So your measurements are based on the head lump....not the actual width of the fish. Ok, that works...but I still dont see that head getting 9" wide if the face is only 4".

BTW...that is a disgusting looking fish imo...I know you like them, and that is cool, we each like different things..but that thing is a monstrosity, imo.


----------



## Grosse Gurke (Jan 3, 2003)

Kreth 10RBP said:


> your rhom is 3'' wide at the biggest largest intersection? thats intense sh*t... there's alot of meat on that Rhom


3" is a conservative estimate of his width, I would guess he is closer to 4" at is thickest point.


----------



## Poseidon X (Jan 31, 2003)

i would say that one at the widest point of the head it is 6-7".. remember the fish is 15" without the tail included. The profile on it is taller then a human head and slightly wider at the widest point around the head as well. This is the same of the last aquarama champ... its far from ordinary for sure. and this isnt something that any normal cichlid hobbyist would be keeping :laugh: I would like to keep this one just cause its a complete freak.
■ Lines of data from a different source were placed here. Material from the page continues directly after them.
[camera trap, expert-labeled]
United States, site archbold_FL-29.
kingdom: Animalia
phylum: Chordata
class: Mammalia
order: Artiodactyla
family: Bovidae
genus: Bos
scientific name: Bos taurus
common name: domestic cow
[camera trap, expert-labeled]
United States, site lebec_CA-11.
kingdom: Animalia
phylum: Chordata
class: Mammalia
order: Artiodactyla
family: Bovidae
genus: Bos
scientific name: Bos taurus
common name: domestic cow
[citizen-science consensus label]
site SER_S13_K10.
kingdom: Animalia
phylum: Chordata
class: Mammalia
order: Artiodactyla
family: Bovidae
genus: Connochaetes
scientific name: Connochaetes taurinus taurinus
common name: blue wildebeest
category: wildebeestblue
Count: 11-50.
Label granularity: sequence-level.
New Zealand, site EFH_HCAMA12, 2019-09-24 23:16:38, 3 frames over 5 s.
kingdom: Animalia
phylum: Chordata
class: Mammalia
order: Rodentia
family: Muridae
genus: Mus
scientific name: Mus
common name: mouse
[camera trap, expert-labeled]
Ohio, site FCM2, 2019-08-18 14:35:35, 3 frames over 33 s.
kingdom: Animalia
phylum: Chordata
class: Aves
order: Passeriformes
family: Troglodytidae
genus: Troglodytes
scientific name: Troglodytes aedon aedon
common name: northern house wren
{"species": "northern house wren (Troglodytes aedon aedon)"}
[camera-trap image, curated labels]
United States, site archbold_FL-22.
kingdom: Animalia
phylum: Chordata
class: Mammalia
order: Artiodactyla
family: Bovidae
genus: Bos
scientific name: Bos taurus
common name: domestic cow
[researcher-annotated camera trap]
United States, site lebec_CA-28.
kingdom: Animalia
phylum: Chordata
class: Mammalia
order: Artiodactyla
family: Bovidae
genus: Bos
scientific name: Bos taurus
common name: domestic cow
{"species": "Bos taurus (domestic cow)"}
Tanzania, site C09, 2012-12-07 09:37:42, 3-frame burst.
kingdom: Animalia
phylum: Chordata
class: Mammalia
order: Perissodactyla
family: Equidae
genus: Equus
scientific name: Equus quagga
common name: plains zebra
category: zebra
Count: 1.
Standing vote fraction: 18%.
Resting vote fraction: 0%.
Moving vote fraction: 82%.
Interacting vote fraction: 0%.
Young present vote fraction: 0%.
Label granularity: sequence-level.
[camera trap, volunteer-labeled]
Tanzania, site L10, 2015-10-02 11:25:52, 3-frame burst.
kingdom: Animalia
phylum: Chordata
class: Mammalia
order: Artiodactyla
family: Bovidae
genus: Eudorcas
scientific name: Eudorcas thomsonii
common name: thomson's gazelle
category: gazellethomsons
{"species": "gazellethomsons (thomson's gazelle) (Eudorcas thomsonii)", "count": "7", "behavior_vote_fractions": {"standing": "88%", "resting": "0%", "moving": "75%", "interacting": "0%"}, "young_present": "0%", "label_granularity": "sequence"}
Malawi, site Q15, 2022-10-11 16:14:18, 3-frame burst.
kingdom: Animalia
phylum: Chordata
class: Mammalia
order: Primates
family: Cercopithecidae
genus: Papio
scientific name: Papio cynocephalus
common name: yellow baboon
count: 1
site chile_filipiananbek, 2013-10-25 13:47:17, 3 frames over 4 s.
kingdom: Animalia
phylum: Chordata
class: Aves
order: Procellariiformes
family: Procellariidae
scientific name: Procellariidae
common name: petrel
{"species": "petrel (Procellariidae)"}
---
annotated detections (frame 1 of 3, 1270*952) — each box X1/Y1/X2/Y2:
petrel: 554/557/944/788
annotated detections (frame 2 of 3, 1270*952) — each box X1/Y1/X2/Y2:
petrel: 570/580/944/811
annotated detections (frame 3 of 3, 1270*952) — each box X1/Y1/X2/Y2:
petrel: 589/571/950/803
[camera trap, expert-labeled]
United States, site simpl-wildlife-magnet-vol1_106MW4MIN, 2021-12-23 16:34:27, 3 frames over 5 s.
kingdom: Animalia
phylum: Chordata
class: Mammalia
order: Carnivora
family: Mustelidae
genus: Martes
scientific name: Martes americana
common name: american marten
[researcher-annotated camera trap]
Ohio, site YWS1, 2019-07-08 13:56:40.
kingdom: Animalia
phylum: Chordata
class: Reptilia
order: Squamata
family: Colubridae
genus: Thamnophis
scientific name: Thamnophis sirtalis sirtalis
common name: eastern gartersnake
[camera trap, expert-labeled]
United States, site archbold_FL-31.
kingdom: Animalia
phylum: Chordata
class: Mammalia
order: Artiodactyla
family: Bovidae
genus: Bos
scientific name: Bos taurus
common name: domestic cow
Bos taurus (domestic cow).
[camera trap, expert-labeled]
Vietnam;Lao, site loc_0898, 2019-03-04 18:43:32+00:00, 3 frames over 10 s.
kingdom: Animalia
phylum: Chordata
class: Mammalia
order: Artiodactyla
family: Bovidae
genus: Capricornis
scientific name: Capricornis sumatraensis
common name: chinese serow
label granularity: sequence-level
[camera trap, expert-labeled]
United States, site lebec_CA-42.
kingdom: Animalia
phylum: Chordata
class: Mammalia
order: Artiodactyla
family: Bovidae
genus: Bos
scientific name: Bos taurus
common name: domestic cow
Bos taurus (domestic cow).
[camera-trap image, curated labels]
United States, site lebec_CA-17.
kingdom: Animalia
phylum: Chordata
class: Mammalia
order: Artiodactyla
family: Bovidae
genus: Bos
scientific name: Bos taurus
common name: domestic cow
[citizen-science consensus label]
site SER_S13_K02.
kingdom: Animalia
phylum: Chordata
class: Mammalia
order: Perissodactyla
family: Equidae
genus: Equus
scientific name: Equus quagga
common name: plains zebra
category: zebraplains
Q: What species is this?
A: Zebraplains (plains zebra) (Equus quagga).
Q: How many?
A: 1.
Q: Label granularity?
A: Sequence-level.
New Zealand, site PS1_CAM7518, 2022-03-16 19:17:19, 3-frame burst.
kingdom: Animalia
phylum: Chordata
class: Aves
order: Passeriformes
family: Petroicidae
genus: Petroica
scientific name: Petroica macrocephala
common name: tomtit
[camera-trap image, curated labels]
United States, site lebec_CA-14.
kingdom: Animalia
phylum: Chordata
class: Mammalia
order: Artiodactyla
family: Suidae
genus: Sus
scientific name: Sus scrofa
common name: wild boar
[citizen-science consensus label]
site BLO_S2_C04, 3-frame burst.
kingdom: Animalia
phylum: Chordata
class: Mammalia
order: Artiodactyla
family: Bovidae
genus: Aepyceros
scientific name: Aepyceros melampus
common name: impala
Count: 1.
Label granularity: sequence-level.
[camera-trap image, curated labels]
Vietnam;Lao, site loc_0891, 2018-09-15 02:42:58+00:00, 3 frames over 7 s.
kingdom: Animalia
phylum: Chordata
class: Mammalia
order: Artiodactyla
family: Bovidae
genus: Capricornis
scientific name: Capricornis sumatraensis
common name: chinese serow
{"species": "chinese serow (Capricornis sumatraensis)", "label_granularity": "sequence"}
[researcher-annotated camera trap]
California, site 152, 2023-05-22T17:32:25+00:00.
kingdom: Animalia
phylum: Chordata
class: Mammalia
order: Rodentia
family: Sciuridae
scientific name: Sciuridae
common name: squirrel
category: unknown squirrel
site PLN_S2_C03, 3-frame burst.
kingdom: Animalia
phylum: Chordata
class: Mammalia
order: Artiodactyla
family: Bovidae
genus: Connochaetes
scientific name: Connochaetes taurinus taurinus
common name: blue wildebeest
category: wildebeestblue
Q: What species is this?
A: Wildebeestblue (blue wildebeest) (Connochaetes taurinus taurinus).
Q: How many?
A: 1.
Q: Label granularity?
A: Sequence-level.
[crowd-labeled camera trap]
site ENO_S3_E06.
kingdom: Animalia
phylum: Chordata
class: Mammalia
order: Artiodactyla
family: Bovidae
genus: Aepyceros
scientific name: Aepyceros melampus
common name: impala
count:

I think my favorite piranha would be a massive, scarred up rohm with plenty of battle ones for the same reason. There is a certain craziness that comes with something so unique.

Rohms are a very wide fish, best example is with wayne mahs new pictures. You can see how massive they are, Which also make them very impressive. The downside is you will never be able to grow one that large in the aquarium... while these will grow to this size in just about 1.5 years... the ones in the resorvoirs get larger.


----------